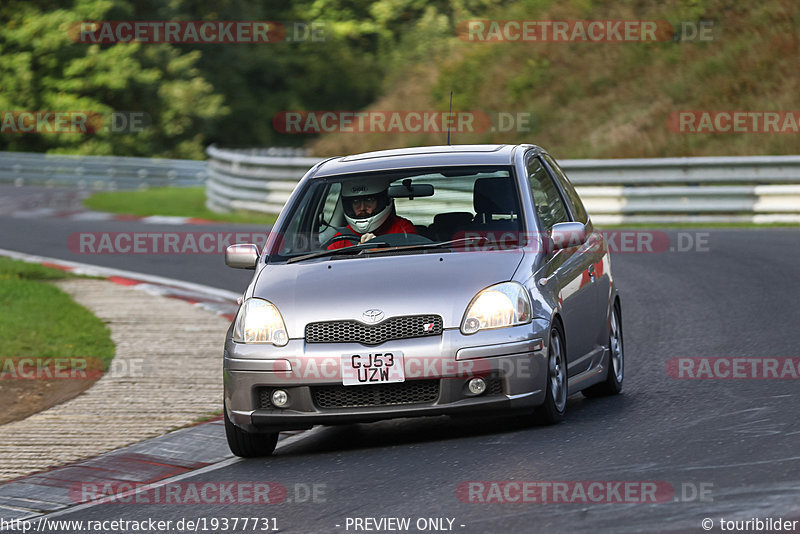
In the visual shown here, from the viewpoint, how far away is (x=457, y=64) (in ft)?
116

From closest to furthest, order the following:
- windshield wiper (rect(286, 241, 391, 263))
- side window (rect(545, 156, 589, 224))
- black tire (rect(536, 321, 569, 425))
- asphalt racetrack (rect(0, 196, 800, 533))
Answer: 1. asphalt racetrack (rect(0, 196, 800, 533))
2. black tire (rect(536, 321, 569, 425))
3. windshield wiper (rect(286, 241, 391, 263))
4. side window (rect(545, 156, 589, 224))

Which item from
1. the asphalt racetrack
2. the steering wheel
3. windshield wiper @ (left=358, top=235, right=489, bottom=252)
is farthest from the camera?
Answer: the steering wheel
...
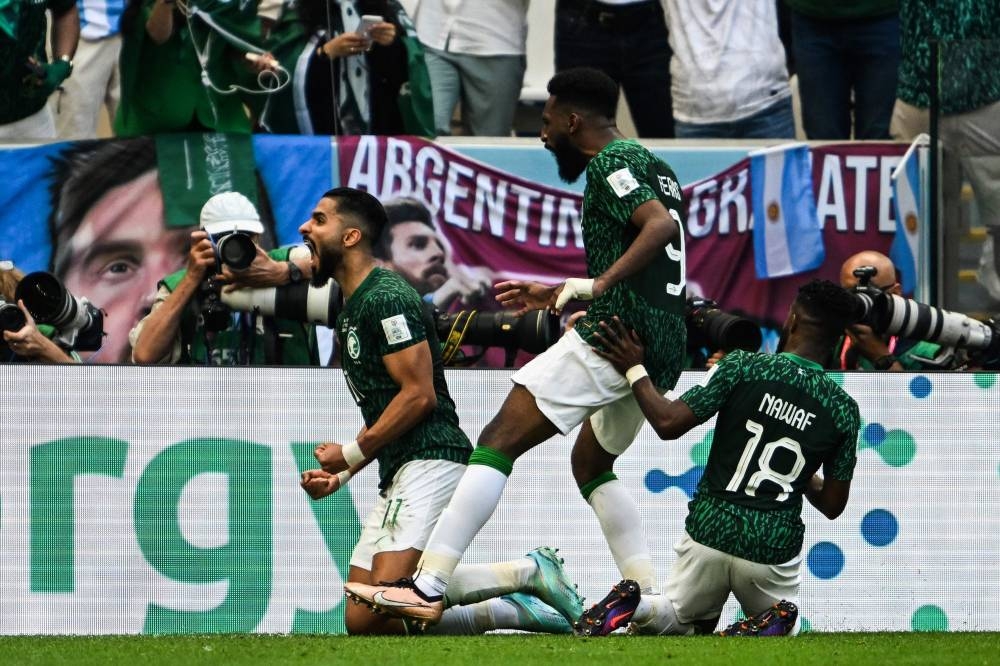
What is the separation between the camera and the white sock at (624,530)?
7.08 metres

» WRITTEN EXERCISE
Reproduce the stretch of the listing from the line containing "From closest to" through the line containing "4. side window (rect(545, 156, 589, 224))", swapping "furthest" for "farthest" and keeping everything else unchanged.

» FINISHED TASK
From closest to farthest, order the following:
- windshield wiper (rect(286, 241, 391, 263))
- side window (rect(545, 156, 589, 224))
- black tire (rect(536, 321, 569, 425))
- asphalt racetrack (rect(0, 196, 800, 533))
Answer: 1. asphalt racetrack (rect(0, 196, 800, 533))
2. black tire (rect(536, 321, 569, 425))
3. windshield wiper (rect(286, 241, 391, 263))
4. side window (rect(545, 156, 589, 224))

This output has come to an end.